Роль madame Говорковой — особы, производящей «вспышку», — очень благодарная роль. Узнающая из дневника мужа, что ее благоверный томится однообразием, она разыгрывает перед ним целую интермедию, попеременно являясь то ревнивой, то сентиментальной, то страстной, то эксцентричной, сопровождая свои превращения довольно игривыми куплетами. Роль мужа Говоркова — сравнительно служебная, и ее играл некий г. Мальчевский — высокий, плотный блондин, с ястребиными глазами и самоуверенной манерой испытанного любителя. Этот г. Мальчевский не понравился мне с первого же своего появления. Был ли то инстинкт любящего сердца, чуявшего беду, или просто артистическая чуткость, возмущенная любительским апломбом совсем ординарного исполнителя, но к концу водевиля я питал к нему необъяснимое для меня самого настойчиво враждебное чувство. Мне сдавалось, что я читал между строк его роли и безошибочно угадал всю пошлую суть этого самодовольного франта. В начале пьесы Говорков вспоминает о своей холостой жизни и женщинах, с которыми был в связи, и г. Мальчевский — надо ему отдать справедливость — вспоминал с таким самодовольством и развязностью, с такой, если так можно выразиться, любительской откровенностью, что каждому делалось ясно, что он подчеркивал свои личные воспоминания, что это завзятый Дон-Жуан, избалованный женщинами и прошедший огонь и воду любовной практики. А гнусная бесцеремонность, с которой он обнимал Говоркову, блудливые взгляды, которыми он ее пожирал, волчий аппетит, с которым целовал ее руки, все это подсказывало мне без слов, что он играл не одну, а целые две роли, и вторую — очень опасную для такой неопытной партнерши, каковою была и в жизни и на сцене Марта Нейгоф.

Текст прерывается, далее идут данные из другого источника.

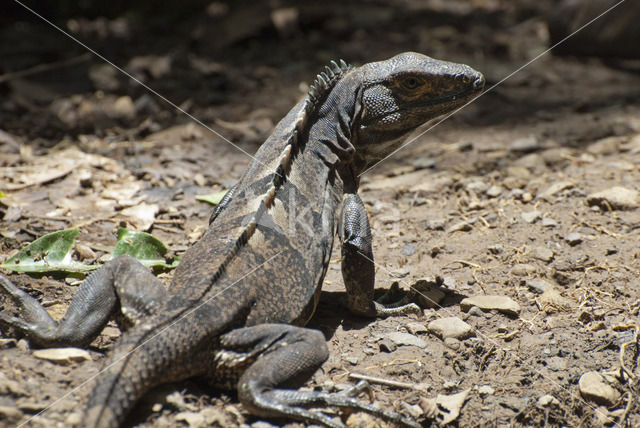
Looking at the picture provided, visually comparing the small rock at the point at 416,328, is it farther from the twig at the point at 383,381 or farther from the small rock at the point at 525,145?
the small rock at the point at 525,145

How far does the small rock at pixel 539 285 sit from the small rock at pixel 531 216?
105 centimetres

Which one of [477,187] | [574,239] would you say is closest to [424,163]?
[477,187]

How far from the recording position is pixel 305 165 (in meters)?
4.85

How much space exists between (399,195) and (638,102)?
434 centimetres

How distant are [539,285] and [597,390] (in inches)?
47.4

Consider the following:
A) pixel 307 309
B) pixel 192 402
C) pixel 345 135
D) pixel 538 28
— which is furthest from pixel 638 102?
pixel 192 402

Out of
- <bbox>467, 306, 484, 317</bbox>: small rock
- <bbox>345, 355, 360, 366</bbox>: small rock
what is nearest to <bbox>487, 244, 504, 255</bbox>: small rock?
<bbox>467, 306, 484, 317</bbox>: small rock

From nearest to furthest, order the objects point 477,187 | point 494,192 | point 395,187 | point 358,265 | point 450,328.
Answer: point 450,328 < point 358,265 < point 494,192 < point 477,187 < point 395,187

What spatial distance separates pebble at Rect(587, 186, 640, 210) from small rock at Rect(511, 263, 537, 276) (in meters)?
1.29

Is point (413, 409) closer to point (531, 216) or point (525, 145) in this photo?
point (531, 216)

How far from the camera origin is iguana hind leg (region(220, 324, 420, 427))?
3.57 m

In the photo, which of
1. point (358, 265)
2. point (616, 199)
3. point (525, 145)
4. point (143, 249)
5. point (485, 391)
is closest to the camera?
point (485, 391)

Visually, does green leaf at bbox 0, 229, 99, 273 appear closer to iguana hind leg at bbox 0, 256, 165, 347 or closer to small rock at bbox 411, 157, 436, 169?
iguana hind leg at bbox 0, 256, 165, 347

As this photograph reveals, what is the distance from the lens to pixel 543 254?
209 inches
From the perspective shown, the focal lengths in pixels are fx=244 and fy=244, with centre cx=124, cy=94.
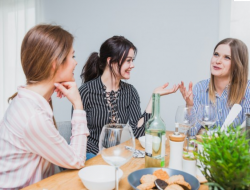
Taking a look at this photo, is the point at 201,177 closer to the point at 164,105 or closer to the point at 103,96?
the point at 103,96

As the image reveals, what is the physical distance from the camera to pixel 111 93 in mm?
1916

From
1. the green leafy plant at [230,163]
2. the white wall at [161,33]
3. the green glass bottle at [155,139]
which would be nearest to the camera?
the green leafy plant at [230,163]

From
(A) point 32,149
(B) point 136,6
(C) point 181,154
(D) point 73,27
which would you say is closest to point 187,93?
(C) point 181,154

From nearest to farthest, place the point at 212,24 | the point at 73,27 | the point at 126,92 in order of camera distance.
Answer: the point at 126,92 < the point at 212,24 < the point at 73,27

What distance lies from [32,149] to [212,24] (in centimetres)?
213

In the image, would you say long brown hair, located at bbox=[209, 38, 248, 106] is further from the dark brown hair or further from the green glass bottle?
the green glass bottle

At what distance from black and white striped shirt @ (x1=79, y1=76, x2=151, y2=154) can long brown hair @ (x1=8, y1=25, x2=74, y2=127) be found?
803mm

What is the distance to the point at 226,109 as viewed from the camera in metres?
1.80

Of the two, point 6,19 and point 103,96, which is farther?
point 6,19

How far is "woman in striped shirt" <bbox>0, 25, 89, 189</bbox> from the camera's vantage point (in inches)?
35.7

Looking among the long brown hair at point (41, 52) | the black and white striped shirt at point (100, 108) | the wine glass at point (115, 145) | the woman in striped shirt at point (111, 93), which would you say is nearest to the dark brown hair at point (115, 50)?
the woman in striped shirt at point (111, 93)

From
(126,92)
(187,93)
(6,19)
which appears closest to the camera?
(187,93)

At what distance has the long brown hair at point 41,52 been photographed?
40.2 inches

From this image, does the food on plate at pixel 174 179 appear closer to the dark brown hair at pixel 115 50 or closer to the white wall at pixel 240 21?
the dark brown hair at pixel 115 50
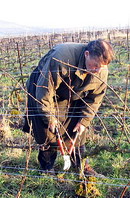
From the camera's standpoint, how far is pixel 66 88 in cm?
229

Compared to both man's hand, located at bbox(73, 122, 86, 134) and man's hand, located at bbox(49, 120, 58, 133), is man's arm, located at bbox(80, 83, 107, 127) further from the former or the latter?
man's hand, located at bbox(49, 120, 58, 133)

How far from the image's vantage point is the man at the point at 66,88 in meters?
2.01

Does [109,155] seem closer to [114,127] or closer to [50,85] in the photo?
[114,127]

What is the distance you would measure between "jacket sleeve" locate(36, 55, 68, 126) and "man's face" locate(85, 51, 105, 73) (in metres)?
0.24

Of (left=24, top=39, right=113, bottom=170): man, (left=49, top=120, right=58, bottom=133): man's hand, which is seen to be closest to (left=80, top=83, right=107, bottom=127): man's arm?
(left=24, top=39, right=113, bottom=170): man

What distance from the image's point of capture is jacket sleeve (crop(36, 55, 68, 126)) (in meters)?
2.10

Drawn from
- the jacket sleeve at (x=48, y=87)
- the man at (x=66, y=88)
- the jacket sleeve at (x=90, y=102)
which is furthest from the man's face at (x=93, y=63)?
the jacket sleeve at (x=90, y=102)

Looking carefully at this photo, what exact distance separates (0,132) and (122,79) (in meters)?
4.44

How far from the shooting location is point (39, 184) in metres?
2.71

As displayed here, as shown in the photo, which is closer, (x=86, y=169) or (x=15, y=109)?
(x=86, y=169)

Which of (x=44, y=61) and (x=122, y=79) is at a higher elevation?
(x=44, y=61)

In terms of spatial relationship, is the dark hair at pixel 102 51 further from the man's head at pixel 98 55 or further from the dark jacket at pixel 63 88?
the dark jacket at pixel 63 88

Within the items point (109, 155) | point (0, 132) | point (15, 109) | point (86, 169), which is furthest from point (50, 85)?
point (15, 109)

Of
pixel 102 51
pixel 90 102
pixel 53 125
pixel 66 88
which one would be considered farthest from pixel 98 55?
pixel 53 125
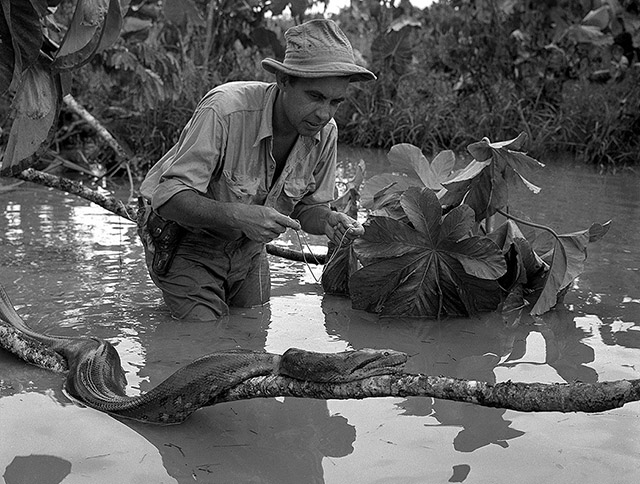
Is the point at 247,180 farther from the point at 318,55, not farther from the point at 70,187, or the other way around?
the point at 70,187

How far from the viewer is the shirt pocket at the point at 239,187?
13.0 ft

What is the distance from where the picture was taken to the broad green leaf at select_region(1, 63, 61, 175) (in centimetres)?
285

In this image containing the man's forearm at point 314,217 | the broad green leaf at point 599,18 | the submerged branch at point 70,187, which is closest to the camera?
the man's forearm at point 314,217

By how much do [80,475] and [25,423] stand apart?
47 cm

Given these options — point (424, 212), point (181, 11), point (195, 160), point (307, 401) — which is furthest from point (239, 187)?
point (181, 11)

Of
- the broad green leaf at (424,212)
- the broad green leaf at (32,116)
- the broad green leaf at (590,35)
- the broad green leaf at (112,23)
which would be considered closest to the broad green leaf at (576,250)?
the broad green leaf at (424,212)

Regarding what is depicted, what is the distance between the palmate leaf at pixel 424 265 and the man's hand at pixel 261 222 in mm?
800

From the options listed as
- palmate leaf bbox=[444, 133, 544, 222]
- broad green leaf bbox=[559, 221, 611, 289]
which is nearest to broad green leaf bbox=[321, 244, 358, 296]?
palmate leaf bbox=[444, 133, 544, 222]

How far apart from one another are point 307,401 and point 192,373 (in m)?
0.51

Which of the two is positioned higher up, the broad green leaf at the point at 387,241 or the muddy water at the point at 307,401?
the broad green leaf at the point at 387,241

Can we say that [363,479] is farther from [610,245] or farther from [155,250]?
[610,245]

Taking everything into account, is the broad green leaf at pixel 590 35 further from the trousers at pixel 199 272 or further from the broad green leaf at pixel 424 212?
the trousers at pixel 199 272

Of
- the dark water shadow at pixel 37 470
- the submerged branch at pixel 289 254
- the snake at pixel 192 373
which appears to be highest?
the snake at pixel 192 373

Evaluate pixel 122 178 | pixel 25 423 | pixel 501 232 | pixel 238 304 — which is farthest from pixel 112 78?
pixel 25 423
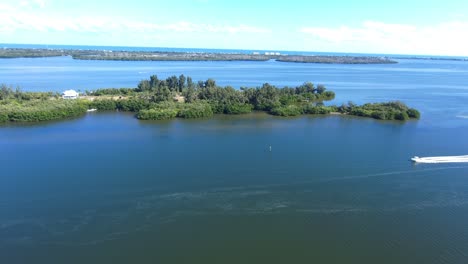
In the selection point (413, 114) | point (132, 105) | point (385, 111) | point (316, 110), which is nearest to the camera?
point (385, 111)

Да, и на сцене в особенности. В ее исполнении чувствовалось что-то деланное, насильственное, битье на эффект в местах, требующих наибольшей сдержанности, — словом, игра, совершенно шедшая в тон Мальчевскому, в тайном руководстве которого я теперь не сомневался ни на минуту. Оттенков в игре не было никаких, но зато благодаря симпатичному контральто пение куплетов сравнительно удалось, в особенности первой арии: «В любви есть что-то неземное», где madame Говоркова сентиментально мечтает сделаться птичкой и ворковать про любовь. Тут промелькнули очень грациозные детали, совершенно пропавшие для кружковой публики, напомнившие мне мимолетом прежнюю кроткую Корделию. Но зато пение следующих куплетов заставило меня сильно призадуматься над дальнейшей судьбой своего идеала.

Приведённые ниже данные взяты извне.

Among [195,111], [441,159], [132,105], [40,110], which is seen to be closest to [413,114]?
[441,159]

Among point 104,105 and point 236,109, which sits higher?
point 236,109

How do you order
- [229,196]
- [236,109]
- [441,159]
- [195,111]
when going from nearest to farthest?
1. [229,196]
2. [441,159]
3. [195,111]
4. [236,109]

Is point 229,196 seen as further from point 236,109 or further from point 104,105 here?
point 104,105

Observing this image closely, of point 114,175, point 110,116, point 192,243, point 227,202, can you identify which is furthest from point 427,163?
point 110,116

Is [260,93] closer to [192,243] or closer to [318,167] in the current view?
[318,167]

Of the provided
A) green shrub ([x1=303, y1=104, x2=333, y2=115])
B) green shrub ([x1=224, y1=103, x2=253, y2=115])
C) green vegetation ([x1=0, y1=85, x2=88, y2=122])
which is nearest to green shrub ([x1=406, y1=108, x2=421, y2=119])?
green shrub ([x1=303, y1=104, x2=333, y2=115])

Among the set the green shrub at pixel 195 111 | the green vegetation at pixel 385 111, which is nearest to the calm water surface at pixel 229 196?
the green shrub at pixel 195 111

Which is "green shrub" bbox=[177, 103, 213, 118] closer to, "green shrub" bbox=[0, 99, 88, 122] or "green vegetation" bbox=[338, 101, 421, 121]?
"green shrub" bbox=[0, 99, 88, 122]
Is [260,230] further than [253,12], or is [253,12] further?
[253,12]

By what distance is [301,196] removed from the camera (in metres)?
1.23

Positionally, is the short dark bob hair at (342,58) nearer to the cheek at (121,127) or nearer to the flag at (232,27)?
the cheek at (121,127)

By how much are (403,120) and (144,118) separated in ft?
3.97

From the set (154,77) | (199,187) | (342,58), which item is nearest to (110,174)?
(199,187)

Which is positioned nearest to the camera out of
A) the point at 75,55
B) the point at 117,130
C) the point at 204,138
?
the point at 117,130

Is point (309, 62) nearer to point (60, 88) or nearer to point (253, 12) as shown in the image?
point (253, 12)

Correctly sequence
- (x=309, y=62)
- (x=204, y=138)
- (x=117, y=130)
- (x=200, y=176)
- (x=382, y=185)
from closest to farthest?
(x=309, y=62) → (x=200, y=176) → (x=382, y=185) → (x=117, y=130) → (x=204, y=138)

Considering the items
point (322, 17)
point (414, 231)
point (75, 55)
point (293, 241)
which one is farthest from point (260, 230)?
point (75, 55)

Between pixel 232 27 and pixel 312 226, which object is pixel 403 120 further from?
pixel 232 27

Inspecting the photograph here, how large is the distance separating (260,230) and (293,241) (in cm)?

Говоркова одевает амазонку, берет в руки хлыст и поет:
Я люблю балы, наряды, Цирки, оперы, балет.Марта при этом так развязно изогнула стан, что мне сделалось за нее совестно. Но это были только цветочки.
Чтоб всего мне было вволю. Деньги все я прррокучу! —поет Говоркова далее. Марта при слове «прррокучу» зажигательно сверкнула глазами, как-то по-цыгански взвизгнула и лихо размахнула хлыстом перед самым носом Мальчевского.